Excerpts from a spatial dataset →

— start —

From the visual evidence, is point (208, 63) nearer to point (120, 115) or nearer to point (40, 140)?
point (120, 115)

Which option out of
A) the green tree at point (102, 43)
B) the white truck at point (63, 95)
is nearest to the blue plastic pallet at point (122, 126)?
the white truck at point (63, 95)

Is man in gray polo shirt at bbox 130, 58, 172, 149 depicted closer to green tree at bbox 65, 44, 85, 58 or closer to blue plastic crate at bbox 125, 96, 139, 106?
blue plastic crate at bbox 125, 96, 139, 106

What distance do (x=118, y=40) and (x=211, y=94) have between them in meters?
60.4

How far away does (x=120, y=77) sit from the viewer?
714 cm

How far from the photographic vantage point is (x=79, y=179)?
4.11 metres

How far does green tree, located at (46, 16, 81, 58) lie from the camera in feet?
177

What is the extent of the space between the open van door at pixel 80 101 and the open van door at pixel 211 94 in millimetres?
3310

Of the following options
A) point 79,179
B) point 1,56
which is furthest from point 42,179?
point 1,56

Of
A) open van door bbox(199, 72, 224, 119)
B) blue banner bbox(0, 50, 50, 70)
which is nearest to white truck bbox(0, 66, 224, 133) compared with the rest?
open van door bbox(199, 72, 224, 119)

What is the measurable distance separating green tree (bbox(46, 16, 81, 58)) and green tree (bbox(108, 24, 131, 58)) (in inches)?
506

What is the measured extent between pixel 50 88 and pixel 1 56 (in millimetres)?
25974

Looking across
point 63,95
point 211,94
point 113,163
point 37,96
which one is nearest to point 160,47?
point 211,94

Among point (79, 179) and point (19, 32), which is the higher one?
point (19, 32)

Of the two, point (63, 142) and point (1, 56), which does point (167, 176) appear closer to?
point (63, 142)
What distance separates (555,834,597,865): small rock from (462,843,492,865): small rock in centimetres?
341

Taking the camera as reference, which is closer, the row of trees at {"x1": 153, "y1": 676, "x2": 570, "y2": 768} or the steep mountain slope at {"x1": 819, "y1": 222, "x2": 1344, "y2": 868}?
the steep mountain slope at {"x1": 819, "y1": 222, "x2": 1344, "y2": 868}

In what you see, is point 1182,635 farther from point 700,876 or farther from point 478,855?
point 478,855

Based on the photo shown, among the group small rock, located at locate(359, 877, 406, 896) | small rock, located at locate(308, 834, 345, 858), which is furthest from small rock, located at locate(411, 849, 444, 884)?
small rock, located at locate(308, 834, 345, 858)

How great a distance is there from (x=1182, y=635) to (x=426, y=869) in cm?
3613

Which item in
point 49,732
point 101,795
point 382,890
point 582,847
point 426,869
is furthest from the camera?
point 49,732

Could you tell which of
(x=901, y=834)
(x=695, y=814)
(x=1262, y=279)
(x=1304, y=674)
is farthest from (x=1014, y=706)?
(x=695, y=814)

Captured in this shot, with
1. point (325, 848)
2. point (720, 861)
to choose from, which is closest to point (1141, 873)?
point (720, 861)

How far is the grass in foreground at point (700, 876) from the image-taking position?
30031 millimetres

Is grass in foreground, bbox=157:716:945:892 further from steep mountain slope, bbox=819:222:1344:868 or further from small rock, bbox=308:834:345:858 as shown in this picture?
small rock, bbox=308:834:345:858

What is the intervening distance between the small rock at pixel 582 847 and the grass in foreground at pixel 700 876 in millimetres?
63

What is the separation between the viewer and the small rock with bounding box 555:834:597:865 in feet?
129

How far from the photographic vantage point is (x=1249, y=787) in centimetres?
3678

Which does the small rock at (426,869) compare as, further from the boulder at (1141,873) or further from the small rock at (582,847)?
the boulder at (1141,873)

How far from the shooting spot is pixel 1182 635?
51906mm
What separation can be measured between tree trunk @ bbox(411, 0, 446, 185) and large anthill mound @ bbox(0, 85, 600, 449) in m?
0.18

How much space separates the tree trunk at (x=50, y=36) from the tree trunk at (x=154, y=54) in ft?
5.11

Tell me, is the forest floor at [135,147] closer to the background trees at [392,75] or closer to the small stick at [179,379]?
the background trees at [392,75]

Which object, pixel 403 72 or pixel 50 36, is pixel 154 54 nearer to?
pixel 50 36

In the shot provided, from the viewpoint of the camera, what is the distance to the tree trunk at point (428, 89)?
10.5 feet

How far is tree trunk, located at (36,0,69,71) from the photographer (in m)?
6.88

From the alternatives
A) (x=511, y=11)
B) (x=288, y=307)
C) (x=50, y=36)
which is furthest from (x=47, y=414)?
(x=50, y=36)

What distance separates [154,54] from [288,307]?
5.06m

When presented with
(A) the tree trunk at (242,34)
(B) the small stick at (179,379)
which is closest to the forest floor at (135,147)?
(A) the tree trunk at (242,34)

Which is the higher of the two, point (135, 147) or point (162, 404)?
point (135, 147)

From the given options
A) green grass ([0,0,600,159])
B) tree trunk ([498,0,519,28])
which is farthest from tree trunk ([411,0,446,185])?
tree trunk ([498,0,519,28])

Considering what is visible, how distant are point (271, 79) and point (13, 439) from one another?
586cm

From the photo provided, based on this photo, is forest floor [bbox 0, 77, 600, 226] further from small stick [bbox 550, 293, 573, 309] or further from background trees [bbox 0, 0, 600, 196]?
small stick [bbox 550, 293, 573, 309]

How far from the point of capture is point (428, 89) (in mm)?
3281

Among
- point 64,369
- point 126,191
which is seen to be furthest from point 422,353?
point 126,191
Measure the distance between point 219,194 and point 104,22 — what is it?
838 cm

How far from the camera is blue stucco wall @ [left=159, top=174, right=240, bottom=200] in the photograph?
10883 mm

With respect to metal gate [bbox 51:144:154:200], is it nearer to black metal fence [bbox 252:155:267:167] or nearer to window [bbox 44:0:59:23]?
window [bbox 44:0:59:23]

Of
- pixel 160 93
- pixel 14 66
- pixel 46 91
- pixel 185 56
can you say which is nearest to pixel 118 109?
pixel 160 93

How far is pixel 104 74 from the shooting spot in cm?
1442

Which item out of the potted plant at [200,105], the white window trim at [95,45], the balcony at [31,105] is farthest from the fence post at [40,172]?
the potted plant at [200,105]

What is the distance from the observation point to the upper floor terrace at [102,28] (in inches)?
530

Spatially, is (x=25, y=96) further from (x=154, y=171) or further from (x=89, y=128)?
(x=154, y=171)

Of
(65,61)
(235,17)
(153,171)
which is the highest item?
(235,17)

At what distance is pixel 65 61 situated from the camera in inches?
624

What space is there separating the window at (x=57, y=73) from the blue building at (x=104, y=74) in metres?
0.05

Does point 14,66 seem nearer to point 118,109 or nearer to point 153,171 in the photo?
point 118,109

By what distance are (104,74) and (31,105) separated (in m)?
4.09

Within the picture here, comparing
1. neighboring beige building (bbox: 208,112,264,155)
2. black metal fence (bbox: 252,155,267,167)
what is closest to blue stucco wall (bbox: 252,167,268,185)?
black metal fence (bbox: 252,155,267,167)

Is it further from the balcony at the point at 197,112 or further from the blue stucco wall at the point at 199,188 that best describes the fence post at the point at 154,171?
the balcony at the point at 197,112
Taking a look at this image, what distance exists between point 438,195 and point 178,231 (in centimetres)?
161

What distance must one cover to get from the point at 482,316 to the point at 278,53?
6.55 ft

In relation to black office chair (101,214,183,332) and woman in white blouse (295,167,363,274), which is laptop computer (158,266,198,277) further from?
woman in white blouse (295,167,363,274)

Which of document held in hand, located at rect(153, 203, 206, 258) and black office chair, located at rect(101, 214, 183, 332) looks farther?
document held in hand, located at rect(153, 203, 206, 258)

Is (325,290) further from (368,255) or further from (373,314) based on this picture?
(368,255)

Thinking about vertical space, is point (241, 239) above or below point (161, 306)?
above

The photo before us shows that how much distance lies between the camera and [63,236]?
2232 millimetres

— end —

Task prompt → Repeat only the stretch of lines that begins at the line containing "How far is pixel" and ends at the last line above, both included.

Finished exercise →
How far is pixel 104 74 from the shooting spot in cm?
1442

Which item out of the potted plant at [200,105], the white window trim at [95,45], the balcony at [31,105] is farthest from the fence post at [40,172]?
the potted plant at [200,105]

What is the distance from the observation point to the upper floor terrace at [102,28] (in inches)?
530

Spatially, is (x=25, y=96) further from (x=154, y=171) or further from (x=89, y=128)?
(x=154, y=171)

Of
(65,61)
(235,17)
(153,171)
which is the highest item?
(235,17)

At what distance is pixel 65 61 situated from the camera in inches?
624

What space is there separating the window at (x=57, y=73) from the blue building at (x=104, y=74) in metres?
0.05

Does point 14,66 seem nearer to point 118,109 or nearer to point 153,171 in the photo?
point 118,109

By what distance are (104,74) and (31,105) separated (in m)?
4.09

Within the picture here, comparing
1. neighboring beige building (bbox: 208,112,264,155)
2. black metal fence (bbox: 252,155,267,167)
what is closest to blue stucco wall (bbox: 252,167,268,185)?
black metal fence (bbox: 252,155,267,167)

Is it further from the balcony at the point at 197,112 or further from the blue stucco wall at the point at 199,188 that best describes the fence post at the point at 154,171?
the balcony at the point at 197,112
Taking a look at this image, what distance exists between point 438,195 and point 178,231 (in centimetres)?
161

What distance must one cover to get from the point at 482,316 to the point at 278,53?
6.55 ft

In relation to black office chair (101,214,183,332) and woman in white blouse (295,167,363,274), which is laptop computer (158,266,198,277) further from?
woman in white blouse (295,167,363,274)

Which of document held in hand, located at rect(153, 203, 206, 258) and black office chair, located at rect(101, 214, 183, 332) looks farther?
document held in hand, located at rect(153, 203, 206, 258)

Is (325,290) further from (368,255) or further from (373,314) based on this picture?
(368,255)

Thinking about vertical space, is point (241, 239) above or below point (161, 306)?
above

The photo before us shows that how much distance lies between the camera and [63,236]?
2232 millimetres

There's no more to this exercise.